Step 1: Understanding the Question:
The problem asks for the pH of an acidic mixture after dilution. We need to calculate the total amount of \(H^+\) ions contributed by each strong acid and then find the final concentration.
Step 2: Detailed Explanation:
Step A: Calculate millimoles of \(H^+\) from \(HCl\).
\(HCl\) is a monoprotic acid.
Millimoles = Molarity \(\times\) Volume = \(0.1 \times 100 = 10 \text{ mmol}\).
Step B: Calculate millimoles of \(H^+\) from \(H_2SO_4\).

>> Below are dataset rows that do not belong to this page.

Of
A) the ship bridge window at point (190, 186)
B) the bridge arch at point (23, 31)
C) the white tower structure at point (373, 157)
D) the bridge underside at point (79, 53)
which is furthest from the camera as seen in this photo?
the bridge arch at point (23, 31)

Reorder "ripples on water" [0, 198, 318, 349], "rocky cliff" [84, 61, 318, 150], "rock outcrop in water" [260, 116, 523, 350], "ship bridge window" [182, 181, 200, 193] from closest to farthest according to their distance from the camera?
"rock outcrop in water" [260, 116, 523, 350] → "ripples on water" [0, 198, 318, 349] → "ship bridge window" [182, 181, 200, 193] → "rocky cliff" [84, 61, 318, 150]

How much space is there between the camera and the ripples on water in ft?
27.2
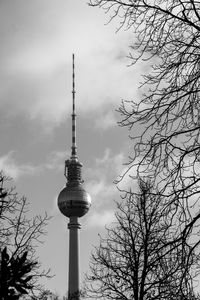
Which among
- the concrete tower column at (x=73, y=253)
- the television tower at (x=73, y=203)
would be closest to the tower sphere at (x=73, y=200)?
the television tower at (x=73, y=203)

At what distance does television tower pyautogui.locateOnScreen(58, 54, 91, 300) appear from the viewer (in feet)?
445

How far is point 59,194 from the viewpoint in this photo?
5527 inches

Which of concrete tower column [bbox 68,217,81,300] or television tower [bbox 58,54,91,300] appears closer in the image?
television tower [bbox 58,54,91,300]

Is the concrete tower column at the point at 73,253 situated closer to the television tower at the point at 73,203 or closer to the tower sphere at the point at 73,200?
the television tower at the point at 73,203

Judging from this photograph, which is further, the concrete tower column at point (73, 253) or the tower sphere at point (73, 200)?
the concrete tower column at point (73, 253)

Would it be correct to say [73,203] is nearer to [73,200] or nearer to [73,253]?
[73,200]

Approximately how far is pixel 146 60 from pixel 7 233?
10.7 meters

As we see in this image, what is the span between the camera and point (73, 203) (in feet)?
443

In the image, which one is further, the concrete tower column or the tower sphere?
the concrete tower column

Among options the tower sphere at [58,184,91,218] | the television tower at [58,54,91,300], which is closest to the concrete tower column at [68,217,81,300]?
the television tower at [58,54,91,300]

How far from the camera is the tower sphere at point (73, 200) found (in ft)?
443

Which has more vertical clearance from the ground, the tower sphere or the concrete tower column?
the tower sphere

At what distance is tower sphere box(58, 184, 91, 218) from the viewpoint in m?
135

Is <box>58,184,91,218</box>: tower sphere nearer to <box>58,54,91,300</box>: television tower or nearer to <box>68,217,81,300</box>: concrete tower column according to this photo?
<box>58,54,91,300</box>: television tower
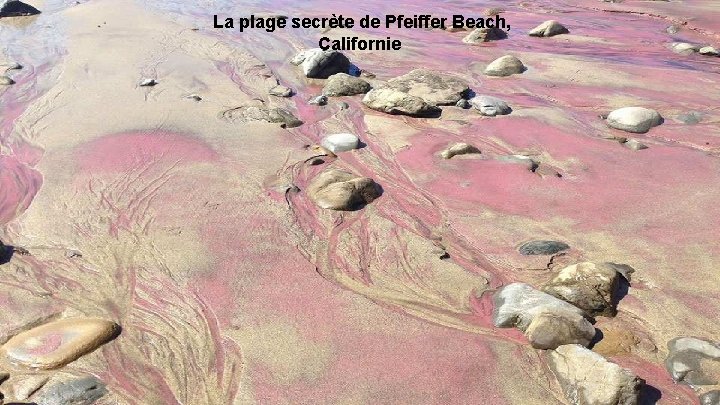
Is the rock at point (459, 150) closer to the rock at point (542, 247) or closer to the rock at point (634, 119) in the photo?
the rock at point (542, 247)

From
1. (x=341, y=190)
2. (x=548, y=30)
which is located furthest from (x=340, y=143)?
(x=548, y=30)

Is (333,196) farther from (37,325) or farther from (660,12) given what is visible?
(660,12)

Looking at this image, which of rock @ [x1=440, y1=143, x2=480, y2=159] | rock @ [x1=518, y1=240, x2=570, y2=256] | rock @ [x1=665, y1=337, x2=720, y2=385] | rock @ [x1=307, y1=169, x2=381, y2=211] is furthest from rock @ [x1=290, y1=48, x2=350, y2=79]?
rock @ [x1=665, y1=337, x2=720, y2=385]

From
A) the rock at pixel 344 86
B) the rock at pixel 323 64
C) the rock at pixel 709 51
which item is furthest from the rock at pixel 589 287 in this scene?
the rock at pixel 709 51

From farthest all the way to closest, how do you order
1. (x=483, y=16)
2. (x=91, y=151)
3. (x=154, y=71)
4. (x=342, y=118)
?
1. (x=483, y=16)
2. (x=154, y=71)
3. (x=342, y=118)
4. (x=91, y=151)

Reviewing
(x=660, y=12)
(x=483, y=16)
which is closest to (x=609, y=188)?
(x=483, y=16)

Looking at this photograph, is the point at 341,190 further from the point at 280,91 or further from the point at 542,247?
the point at 280,91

\(H_2SO_4\) is a diprotic acid (releases \(2 H^+\) per molecule).
Millimoles of \(H_2SO_4 = 0.05 \times 100 = 5 \text{ mmol}\).
Millimoles of \(H^+ = 2 \times 5 = 10 \text{ mmol}\).
Step C: Find total millimoles of \(H^+\) in the mixture.
Total \(H^+ = 10 \text{ (from HCl)} + 10 \text{ (from } H_2SO_4) = 20 \text{ mmol}\).
This is equivalent to 0.02 moles.
Step D: Find the final molarity after dilution.
Final Volume (\(V\)) = 2.0 Liters.
Molarity of \(H^+ = \text{Moles} / \text{Volume} = 0.02 / 2.0 = 0.01 M\).
This can be written as \(10^{-2} M\).
Step E: Calculate the pH.
\(pH = -\log[H^+] = -\log(10^{-2}) = 2\).
Step 3: Final Answer:
The pH of the resulting solution is 2.